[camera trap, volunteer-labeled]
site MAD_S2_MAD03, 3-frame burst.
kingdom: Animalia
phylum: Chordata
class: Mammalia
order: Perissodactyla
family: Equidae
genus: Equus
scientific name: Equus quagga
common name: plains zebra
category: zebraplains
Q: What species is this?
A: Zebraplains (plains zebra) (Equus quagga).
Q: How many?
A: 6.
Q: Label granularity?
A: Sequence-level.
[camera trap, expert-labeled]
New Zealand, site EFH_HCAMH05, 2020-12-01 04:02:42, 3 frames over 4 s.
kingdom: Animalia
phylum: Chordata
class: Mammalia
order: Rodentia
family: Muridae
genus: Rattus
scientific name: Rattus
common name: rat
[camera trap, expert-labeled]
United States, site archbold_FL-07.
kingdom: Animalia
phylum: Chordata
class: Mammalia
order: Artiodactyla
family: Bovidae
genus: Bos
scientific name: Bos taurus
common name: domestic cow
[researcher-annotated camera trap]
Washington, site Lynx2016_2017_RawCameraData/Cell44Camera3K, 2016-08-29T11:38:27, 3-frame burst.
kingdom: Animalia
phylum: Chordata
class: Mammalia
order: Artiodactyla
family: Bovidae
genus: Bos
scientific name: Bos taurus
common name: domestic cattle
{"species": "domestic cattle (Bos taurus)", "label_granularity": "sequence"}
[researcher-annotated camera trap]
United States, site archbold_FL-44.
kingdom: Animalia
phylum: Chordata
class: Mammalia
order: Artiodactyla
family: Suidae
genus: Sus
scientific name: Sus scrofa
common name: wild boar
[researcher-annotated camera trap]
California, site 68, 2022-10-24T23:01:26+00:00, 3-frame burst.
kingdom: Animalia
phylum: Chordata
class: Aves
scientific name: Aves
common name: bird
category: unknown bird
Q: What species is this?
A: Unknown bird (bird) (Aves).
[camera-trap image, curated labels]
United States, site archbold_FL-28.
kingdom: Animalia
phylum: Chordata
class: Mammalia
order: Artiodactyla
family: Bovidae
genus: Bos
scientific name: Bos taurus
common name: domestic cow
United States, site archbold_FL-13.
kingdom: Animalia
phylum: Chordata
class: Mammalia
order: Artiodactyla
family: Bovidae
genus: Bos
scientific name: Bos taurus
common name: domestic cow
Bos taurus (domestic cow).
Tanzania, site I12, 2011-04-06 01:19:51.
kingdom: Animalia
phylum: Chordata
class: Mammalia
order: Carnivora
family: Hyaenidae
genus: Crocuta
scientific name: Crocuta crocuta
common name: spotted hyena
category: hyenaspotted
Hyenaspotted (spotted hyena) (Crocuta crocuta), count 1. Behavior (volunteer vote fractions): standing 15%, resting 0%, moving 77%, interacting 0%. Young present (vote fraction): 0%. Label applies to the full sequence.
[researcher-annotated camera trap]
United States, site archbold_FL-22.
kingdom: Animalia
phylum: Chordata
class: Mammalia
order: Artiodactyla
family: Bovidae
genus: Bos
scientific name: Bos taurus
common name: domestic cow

Task description - Each line of the listing that contains the word "burst" must be counted. Give only the resulting figure.

Solution to the exercise - 3